An Operator can "evaluate" a matrix and produce a output. The matrix is a set of features oriented column-wise (some would say Fortran style) to optimize the huge amount of columnar operations symbolic regression has to perform. An Operator also has an arity and a name. An Operator has as many child Operators as it's arity. An Operator can also be simplified and differentiated. At first the Operator interface seems to require a hefty amount of methods, but in practice it only takes around 100 lines of code to implement.

At a higher-level, a Program is what is used to do the actual learning; it has the following signature:

type Program struct {
    Tree      tree.Tree
    GP *GP
}

The GP gives the Program context about what it is it has to learn.

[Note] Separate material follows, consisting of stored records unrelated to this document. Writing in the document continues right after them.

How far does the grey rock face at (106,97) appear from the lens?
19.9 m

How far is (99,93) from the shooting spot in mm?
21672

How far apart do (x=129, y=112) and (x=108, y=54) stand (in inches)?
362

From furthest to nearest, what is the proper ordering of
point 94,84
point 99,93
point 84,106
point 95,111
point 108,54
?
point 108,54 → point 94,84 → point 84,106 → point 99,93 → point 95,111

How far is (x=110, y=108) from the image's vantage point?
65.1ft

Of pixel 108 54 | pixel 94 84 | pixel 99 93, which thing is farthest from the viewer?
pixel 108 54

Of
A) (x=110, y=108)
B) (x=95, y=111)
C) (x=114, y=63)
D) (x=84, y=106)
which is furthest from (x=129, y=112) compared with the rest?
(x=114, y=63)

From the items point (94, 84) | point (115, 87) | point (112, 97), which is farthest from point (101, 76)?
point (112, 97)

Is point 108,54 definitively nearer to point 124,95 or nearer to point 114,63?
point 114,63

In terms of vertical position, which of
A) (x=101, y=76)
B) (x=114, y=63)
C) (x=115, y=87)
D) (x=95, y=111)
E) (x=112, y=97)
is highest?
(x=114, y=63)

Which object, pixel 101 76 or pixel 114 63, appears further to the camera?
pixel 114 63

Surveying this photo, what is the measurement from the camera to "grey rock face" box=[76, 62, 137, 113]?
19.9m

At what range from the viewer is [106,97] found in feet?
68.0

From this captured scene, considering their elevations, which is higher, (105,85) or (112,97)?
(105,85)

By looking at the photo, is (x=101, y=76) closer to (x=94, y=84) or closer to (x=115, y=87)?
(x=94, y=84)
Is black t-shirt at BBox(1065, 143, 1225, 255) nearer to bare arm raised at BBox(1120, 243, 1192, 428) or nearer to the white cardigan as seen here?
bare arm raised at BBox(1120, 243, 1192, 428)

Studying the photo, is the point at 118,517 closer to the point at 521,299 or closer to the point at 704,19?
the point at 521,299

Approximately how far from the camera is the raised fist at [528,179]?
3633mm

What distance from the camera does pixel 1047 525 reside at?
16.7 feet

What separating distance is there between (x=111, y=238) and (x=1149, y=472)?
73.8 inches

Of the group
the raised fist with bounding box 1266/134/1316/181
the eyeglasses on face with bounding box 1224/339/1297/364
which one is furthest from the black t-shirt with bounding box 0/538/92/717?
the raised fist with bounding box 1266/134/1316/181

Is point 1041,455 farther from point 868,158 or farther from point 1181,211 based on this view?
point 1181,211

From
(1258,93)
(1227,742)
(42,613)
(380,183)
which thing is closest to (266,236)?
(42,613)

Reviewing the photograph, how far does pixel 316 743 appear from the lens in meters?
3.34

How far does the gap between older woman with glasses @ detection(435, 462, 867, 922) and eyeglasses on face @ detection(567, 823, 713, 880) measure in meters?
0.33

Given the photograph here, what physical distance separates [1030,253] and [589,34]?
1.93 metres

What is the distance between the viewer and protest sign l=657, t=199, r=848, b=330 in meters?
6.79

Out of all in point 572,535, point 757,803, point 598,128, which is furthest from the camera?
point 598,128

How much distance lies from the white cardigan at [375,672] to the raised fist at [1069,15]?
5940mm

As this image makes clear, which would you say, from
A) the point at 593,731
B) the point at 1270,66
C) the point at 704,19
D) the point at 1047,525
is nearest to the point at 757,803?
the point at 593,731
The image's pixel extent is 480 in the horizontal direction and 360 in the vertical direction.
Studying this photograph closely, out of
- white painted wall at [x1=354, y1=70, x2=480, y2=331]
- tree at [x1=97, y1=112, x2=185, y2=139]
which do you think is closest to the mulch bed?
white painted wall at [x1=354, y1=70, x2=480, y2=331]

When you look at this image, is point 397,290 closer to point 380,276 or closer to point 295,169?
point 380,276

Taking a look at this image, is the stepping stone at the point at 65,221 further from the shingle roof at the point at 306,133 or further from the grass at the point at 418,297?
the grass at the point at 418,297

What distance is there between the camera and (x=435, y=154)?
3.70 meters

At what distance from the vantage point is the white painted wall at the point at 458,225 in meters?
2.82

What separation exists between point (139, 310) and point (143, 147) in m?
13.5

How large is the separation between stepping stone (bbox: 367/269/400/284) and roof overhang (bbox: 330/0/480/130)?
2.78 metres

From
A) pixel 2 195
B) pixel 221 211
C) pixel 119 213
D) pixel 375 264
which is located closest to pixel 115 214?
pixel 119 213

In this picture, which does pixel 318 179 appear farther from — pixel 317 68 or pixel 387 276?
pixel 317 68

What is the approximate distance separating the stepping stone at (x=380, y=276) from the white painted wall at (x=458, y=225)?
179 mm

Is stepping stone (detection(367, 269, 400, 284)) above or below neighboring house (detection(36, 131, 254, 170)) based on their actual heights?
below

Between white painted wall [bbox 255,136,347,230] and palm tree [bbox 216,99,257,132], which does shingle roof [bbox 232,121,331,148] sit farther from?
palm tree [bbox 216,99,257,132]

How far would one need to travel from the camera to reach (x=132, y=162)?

The GP contains a LossMetric field with determines how to score each Program and if the task is classification or regression. The GP is also the global structure that organizes the programs and handles the learning process. If you want to use XGP with Go then you'll be working with the GP struct. However you shouldn't directly instantiate an GP; instead you should use the GPConfig struct where you can speficify training parameters before calling the NewGP method.

The metrics package is a completely independent package that contains implementations of machine learning metrics (such as accuracy and logarithmic loss). In theory it could be traded for another package if a Go standard appears.

The meta package can be used to implement meta-learning algorithms such as gradient boosting. This is predominantly what makes XGP competitive.

XGP has a few tricks up its sleeves (and more are coming):

Tree simplication: because programs are randomly modified it can occur that some parts of the program can be simplified. For example the formula add(mul(2, 3), 4) can simply be replaced by 10. In practice catching these simplifications and avoiding unnecessary computations helps a lot.
Bloat control: bloat is an unavoidable problem in genetic program. As the generations go on the programs will have a tendency to grow in complexity. First of all this increases the running time. It also produces complex programs that tend to overfit. By default XGP uses a parsimony coefficient to penalize programs based on the number of operators they possess. Controlling bloat can be seen as a form of regularization.
Constant optimisation: the constants of the best program are "polished" using CMA-ES. This usually takes a negligible amount of time and helps a lot in practice.
Line search: the step size used in gradient boosting is tuned via line search.